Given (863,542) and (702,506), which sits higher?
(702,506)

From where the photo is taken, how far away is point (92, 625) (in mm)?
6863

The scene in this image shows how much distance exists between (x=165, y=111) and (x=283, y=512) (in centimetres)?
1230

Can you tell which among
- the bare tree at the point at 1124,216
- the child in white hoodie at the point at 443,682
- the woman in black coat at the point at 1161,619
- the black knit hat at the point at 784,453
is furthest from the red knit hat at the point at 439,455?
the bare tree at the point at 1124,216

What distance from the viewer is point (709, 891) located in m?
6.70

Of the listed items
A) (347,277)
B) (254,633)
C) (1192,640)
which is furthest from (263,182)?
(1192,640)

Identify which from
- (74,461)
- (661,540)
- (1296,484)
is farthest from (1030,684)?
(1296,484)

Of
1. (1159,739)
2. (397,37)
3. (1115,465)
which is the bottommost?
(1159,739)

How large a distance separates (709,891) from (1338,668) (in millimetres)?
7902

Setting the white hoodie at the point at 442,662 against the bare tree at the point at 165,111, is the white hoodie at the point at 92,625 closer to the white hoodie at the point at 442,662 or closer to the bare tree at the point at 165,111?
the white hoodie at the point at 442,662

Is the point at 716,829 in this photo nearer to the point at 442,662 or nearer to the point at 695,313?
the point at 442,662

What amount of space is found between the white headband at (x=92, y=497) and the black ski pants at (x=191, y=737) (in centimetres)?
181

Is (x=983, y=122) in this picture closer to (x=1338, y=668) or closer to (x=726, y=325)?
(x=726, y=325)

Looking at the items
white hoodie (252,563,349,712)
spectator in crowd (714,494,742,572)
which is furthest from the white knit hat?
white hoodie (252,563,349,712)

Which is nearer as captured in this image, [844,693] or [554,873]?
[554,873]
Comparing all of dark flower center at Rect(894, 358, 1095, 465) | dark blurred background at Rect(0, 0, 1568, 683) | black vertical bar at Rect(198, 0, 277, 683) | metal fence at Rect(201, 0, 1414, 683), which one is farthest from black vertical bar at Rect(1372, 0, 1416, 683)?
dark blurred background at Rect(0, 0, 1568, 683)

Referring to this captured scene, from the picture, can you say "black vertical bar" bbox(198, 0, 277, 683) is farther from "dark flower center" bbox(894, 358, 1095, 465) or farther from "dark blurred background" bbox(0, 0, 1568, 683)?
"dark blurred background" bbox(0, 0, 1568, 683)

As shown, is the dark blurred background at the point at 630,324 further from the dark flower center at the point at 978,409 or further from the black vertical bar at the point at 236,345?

= = =

● **Short task**
Take the records above and return them exactly as written.

● **Response for this exercise**
Given (863,542) and (702,506), which sits higher?
(702,506)

From where the photo is taken, how far away is point (92, 625) (in mm)?
6863

The scene in this image shows how much distance exists between (x=165, y=111) and (x=283, y=512) (in centimetres)?
1230

Can you tell which among
- the bare tree at the point at 1124,216
- the child in white hoodie at the point at 443,682
- the woman in black coat at the point at 1161,619
- the black knit hat at the point at 784,453
is furthest from the red knit hat at the point at 439,455?
the bare tree at the point at 1124,216

What distance from the viewer is point (709, 891) located in m?
6.70

Of the listed items
A) (347,277)
B) (254,633)
C) (1192,640)
which is furthest from (263,182)?
(1192,640)

Identify which from
- (74,461)
- (661,540)
- (1296,484)
is farthest from (1030,684)?
(1296,484)

Of
1. (1159,739)
2. (397,37)
3. (1115,465)
which is the bottommost?
(1159,739)

How large a distance separates (709,891) from (1338,668) (in millimetres)?
7902

Setting the white hoodie at the point at 442,662 against the bare tree at the point at 165,111, is the white hoodie at the point at 92,625 closer to the white hoodie at the point at 442,662 or closer to the bare tree at the point at 165,111?
the white hoodie at the point at 442,662

Is the point at 716,829 in this photo nearer to the point at 442,662 or nearer to the point at 695,313?
the point at 442,662

What amount of space is found between the white headband at (x=92, y=497) and the black ski pants at (x=191, y=737) (in centimetres)?
181

Is (x=983, y=122) in this picture closer to (x=1338, y=668) or closer to (x=726, y=325)?
(x=726, y=325)

Looking at the items
white hoodie (252,563,349,712)
spectator in crowd (714,494,742,572)
which is furthest from the white knit hat?
white hoodie (252,563,349,712)

Which is nearer as captured in this image, [844,693] or [554,873]?
[554,873]
Comparing all of dark flower center at Rect(894, 358, 1095, 465) | dark blurred background at Rect(0, 0, 1568, 683) | black vertical bar at Rect(198, 0, 277, 683) | metal fence at Rect(201, 0, 1414, 683), which one is farthest from black vertical bar at Rect(1372, 0, 1416, 683)?
dark blurred background at Rect(0, 0, 1568, 683)

Referring to this captured scene, from the picture, can you say "black vertical bar" bbox(198, 0, 277, 683) is farther from "dark flower center" bbox(894, 358, 1095, 465) or farther from "dark blurred background" bbox(0, 0, 1568, 683)?
"dark blurred background" bbox(0, 0, 1568, 683)

As shown, is the dark blurred background at the point at 630,324 further from the dark flower center at the point at 978,409 or further from the black vertical bar at the point at 236,345?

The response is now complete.